Professor Sue Kimber and her team in the Faculty of Life Sciences at The University of Manchester have developed a protocol under strict
laboratory conditions to grow and transform embryonic stem cells into cartilage cells (also known as chondrocytes).
Professor Sue KimberProfessor Kimber said: “This work represents an important step forward in treating cartilage damage by using embryonic stem cells to form new tissue, although it’s still in its early experimental stages.”
Their research was published in Stem Cells Translational Medicine. During the study, the team analysed the ability of embryonic stems cells to become precursor cartilage cells. They were then implanted into cartilage defects in the knee joints of rats.
After four weeks cartilage was partially repaired
After four weeks cartilage was partially repaired and following 12 weeks a smooth surface, which appeared similar to normal cartilage, was observed.

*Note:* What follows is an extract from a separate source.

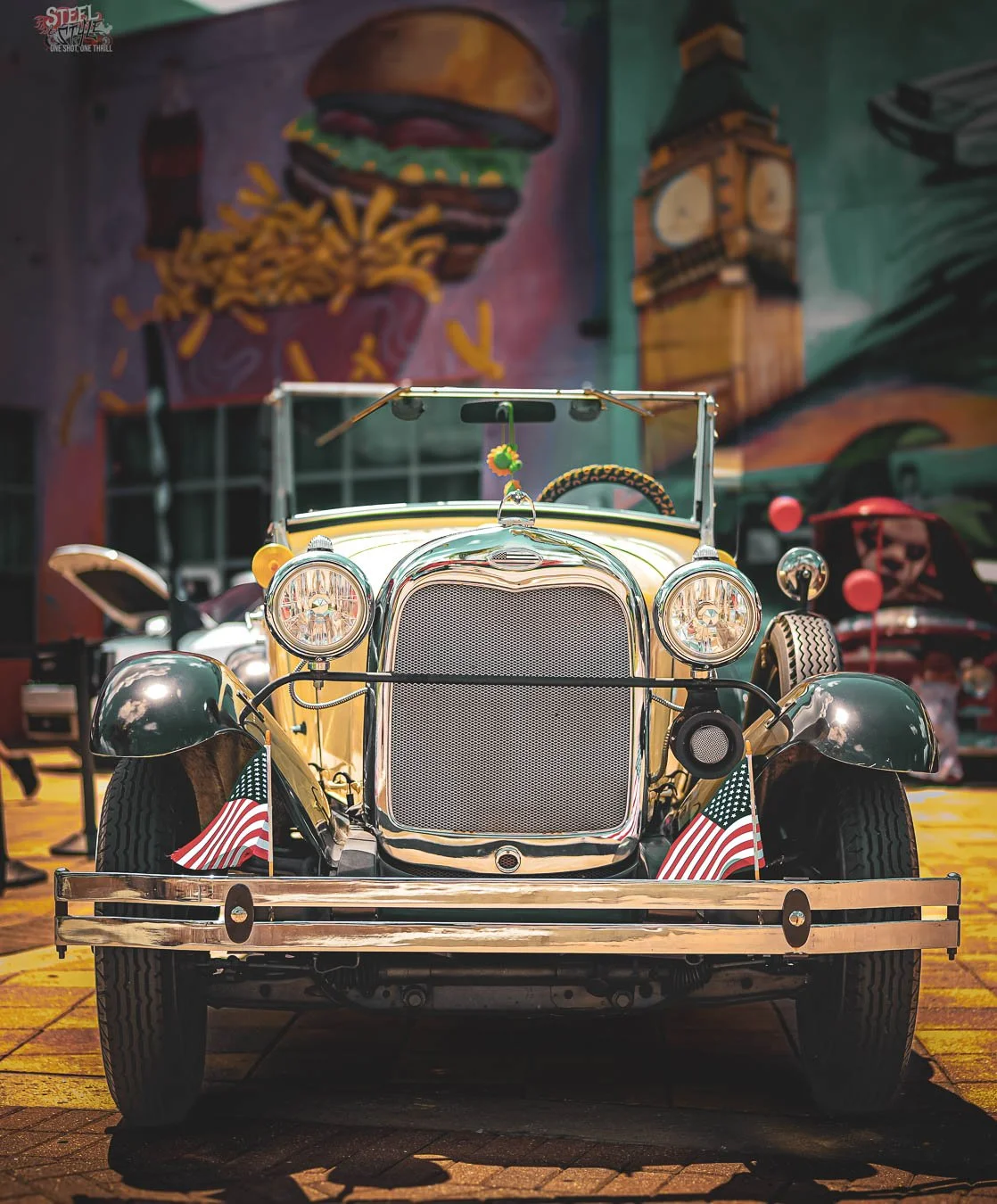 Dad Bod's Car Show Dezerland Park Orlando  une 2026-71.jpg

Further study of this newly regenerated cartilage showed that cartilage cells from embryonic stem cells were still present and active within the tissue.
Developing and testing this protocol in rats is the first step in generating the information needed to run a study in people with arthritis. Before this will be possible more data will need to be collected to check that this protocol is effective and that there are no toxic side-effects.

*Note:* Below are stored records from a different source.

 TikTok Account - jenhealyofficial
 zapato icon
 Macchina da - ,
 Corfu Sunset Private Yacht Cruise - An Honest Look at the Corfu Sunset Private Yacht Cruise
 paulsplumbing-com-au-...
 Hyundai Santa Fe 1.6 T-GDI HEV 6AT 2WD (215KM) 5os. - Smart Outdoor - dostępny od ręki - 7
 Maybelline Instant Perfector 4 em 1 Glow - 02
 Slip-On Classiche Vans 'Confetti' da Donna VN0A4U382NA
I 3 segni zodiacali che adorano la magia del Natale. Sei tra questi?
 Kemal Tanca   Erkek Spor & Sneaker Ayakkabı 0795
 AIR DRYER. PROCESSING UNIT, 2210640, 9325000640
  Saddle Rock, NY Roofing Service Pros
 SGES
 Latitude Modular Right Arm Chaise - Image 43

But researchers say that this study is very promising as not only did this protocol generate new, healthy-looking cartilage but also importantly there were no signs of any side-effects such as growing abnormal or disorganised, joint tissue or tumours.
Further work will build on this finding and demonstrate that this could be a safe and effective treatment for people with joint damage.
Chondrocytes created from adult stem cells are currently being experimentally used but as they cannot be currently be produced in large amounts the procedure is expensive.